The meeting, convened by BDebate, an initiative of Biocat and Obra Social "la Caixa", has been presented as "the birth of personalised agriculture;" a new agrogenetic discipline to predict diseases that will affect crops and choose crop varieties able to resist new pathogens.
According to Rubio-Somoza, the research efforts "aim at identifying the defence mechanisms naturally present in plants and understanding how these are determined by a specific genetic profile."
By combining this information with the genetics of the enemies they have had to face during their evolution, researchers hope to find crop varieties that are resistant to future pests.
This approach would contribute to preventing devastating events, such as the one experienced in Ireland in the middle of the 19th century, when potato plants were affected by a fungus and a million Irish people died of hunger, and those who survived emigrated massively, especially to the United States.
Scientists say that this new knowledge can help create new vegetable varieties on demand.
For example, if the type of infectious agent that will appear, as well as the amount of rainfall of that season are predicted, scientists will be able to design a new plant variety that will resist those threats.
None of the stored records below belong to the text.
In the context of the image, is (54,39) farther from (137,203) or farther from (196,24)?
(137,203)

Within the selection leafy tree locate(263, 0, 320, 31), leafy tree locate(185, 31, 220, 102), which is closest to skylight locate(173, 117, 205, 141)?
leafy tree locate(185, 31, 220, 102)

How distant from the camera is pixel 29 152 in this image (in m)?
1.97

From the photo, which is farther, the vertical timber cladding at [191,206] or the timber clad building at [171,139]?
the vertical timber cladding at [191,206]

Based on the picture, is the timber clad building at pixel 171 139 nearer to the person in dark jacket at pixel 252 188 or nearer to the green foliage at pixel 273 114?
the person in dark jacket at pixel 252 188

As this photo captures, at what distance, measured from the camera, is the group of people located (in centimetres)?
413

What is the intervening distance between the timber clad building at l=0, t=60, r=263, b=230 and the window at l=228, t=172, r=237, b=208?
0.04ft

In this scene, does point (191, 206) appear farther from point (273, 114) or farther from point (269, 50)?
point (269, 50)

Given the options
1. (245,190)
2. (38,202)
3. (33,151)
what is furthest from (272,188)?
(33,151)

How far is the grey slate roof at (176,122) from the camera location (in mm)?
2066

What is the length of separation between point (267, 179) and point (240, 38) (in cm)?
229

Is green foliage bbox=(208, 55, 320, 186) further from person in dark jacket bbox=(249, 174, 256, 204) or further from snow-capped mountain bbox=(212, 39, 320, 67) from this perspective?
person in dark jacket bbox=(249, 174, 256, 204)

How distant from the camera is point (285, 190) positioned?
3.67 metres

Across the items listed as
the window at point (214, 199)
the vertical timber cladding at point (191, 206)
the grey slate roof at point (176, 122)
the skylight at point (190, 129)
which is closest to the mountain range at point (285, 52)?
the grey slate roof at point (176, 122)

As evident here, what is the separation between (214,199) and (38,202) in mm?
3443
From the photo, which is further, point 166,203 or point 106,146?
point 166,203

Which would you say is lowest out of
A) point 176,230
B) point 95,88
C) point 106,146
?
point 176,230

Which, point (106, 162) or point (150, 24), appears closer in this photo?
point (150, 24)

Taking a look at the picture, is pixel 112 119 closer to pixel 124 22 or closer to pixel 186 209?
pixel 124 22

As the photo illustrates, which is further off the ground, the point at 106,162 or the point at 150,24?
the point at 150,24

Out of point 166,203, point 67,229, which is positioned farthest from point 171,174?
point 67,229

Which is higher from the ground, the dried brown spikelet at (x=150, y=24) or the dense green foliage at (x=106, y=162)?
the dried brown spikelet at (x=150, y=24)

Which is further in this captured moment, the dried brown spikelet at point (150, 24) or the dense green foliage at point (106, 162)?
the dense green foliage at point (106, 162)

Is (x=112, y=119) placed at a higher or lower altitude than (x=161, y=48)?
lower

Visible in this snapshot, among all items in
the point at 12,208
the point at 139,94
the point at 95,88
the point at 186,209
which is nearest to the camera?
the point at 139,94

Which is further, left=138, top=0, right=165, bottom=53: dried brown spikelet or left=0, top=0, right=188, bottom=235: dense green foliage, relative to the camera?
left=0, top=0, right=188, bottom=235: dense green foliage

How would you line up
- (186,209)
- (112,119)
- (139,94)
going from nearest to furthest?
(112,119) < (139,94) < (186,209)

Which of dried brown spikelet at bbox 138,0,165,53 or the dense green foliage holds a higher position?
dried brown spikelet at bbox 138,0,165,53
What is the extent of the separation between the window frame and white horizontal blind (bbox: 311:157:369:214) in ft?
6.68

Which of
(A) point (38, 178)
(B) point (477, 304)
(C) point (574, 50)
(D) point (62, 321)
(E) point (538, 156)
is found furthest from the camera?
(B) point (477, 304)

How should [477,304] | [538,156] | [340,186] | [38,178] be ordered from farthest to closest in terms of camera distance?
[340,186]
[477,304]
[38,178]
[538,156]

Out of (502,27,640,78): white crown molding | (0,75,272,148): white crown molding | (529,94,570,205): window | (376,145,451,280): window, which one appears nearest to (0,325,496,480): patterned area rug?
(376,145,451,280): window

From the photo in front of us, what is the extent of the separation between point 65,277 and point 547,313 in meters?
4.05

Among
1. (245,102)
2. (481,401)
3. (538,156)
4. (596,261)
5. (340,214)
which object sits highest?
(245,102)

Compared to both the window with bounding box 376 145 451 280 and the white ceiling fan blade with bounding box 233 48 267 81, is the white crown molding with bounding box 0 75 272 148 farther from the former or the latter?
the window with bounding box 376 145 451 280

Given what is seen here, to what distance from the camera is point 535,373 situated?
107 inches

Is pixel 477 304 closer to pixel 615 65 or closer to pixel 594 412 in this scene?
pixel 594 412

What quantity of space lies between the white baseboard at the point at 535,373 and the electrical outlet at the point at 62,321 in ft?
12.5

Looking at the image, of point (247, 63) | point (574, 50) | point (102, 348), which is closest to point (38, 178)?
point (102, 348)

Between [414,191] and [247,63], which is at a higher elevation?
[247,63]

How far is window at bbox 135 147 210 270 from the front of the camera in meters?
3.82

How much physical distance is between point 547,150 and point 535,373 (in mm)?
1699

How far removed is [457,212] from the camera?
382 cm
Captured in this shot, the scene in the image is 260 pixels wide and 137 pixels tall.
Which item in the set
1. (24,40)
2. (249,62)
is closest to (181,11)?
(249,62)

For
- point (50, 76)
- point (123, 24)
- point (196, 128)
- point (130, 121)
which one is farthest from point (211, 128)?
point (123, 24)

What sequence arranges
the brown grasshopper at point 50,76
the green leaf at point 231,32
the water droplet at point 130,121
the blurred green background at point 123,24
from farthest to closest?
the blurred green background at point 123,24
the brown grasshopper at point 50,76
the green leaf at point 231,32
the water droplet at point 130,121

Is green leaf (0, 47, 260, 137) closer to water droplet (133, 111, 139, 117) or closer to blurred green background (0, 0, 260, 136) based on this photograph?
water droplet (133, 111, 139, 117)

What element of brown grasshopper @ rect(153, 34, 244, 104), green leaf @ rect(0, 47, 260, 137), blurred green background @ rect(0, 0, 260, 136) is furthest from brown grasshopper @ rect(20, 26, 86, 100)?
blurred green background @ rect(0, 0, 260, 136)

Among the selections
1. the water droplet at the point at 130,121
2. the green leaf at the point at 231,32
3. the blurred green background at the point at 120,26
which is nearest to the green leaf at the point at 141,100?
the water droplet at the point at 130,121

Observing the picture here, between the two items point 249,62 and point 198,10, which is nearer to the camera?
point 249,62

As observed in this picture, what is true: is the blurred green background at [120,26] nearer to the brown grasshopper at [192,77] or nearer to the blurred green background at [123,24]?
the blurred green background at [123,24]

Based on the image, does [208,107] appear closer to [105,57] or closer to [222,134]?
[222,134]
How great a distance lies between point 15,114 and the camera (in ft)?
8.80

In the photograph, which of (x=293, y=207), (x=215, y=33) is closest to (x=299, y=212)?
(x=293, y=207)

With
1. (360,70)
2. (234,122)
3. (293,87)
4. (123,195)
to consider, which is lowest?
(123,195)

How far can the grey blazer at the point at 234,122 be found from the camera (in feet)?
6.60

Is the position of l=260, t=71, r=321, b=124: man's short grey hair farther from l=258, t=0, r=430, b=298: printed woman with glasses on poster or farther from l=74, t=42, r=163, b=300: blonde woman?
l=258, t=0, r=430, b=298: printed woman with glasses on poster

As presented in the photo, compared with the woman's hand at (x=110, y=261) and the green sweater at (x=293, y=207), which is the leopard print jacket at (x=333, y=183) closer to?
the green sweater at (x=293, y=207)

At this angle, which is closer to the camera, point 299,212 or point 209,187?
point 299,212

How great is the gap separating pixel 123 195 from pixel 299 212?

Rubio-Somoza pointed out that although some of the plants that can benefit more quickly from these advances are tomatoes, wheat, corn, lettuce and other commonly consumed vegetables, experimental tests are being carried out also with the "queen of the lab", the Arabidopsis thaliana; a cruciferous species that is present in the five continents.
Scientists argue that apart from helping develop preventive strategies for the preservation of the health of plants, these new technologies will also bring a cleaner and more efficient agriculture, and therefore also more environmentally-friendly.
"The advances made in this field of research will make it possible to reduce the use of pesticides and other chemicals that now have a high impact on the environment. There is nothing more innocuous than not having to treat the crops with anything," stressed Rubio-Somoza.
According to the researcher, this new field of research is born, in large part, thanks to the democratisation of genomic sequencing methods.
Researchers retrieve ancient DNA from collections, herbaria, tools found in the sites and other sources in order to develop an evolutionary record of pathogens and plants and see how they have changed over the past centuries.
"The pathogens could be cyclical and could be repeated in history," according to Rubio-Somoza. "Recovering ancient genetic material is like opening a grave."
The meeting to be held on 3 and 4 September in Barcelona will be attended, among others, by the director of the Department of Molecular Biology of the Max Planck Institute (Germany), Detlef Weigel, who is studying how plants and pathogens adapt to changes in the environment and is trying to learn about the genetics and mechanisms that fuel these adaptations.